As much as Tracy fought it, she flinched at his last statement and it killed her that he saw. Although it was hard to say for what reason—-fear of disappointing him or because she didn’t want her father to know the impact his words had on her.
“Ask yourself this, Tracy: in a few years, where do you want to be? Nursing a cup of bad coffee and poring over the records of recently released violent offenders or enjoying the career benefits of someone who kept their eye on the ball?”
Is that what all this boiled down to? Who was enjoying better perks fifteen years after the Academy? What Tracy wanted was the respect of her peers and the skills of a seasoned detective. Climbing the police department ladder wasn’t what this was about. She’d find success on her own time and on her terms. She’d seen what happened when career single-mindedness took over a life--and a family. Tracy wasn’t going to let her adult life turn into a carbon copy of her life growing up.
The silence between them stretched out longer than it should have. She was surprised at the look of fragility she saw in her dad. The gray hair at his temples was more pronounced. The lines around his eyes were deeper. Her father was a formidable man, but she knew his weakness—-her. He was proud of her, but he wanted his daughter out of harm’s way as soon as possible.

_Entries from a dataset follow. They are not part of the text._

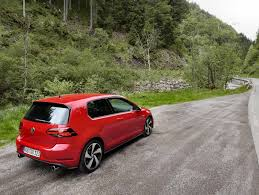 golf volkswagen gti 2018 volkswagen gti vs golf r which hatch should you buy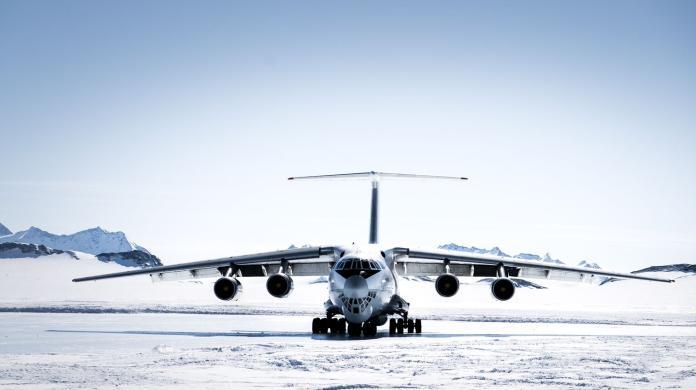 劉柏園南極長征筆記2—南極No1老飛機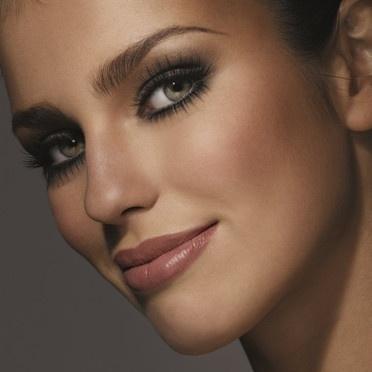 Quel maquillage le jour j mariage forum vie pratique - Maquillage mariage yeux marron ...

A shadow fell over the table and Tracy turned to see their waiter carrying a tray with their table salads and a pitcher of water.
“Maybe I don’t see it as a mistake, Dad.” She delicately but pointedly used his chosen word from earlier. “Shouldn’t I be allowed to determine for myself what career I want? I want you proud of me, but I need to see this through on my own.”
Tracy reached across the table and clasped her hand around his. For now, this would have to do.
There she went again. If Ms. Wallace got any more obvious Tracy was going to have to physically peel her off of Nick.
A quick glance at her partner revealed amusement shining in his eyes. If it wasn’t for the need to wrap up their abbreviated report, they wouldn’t even be here. Unfortunately, even possible homicides turned heart attack victims had their share of paperwork. All they needed was for the deceased’s not-so-bereaved daughter to stop interrupting. Coming in person, to stretch their legs, rather than phoning, had seemed like a good idea at the time. Now, one more second with Ms. Wallace and her collection of Darling Minutes figurines was one second too many as far as Tracy was concerned.
Thankfully, they managed to extricate themselves from the clutches of Ms. Wallace and quickly fled to Nick’s awaiting Caddy. The occasional crackle of the police radio provided the only interruption to the interior’s silence and their own thoughts.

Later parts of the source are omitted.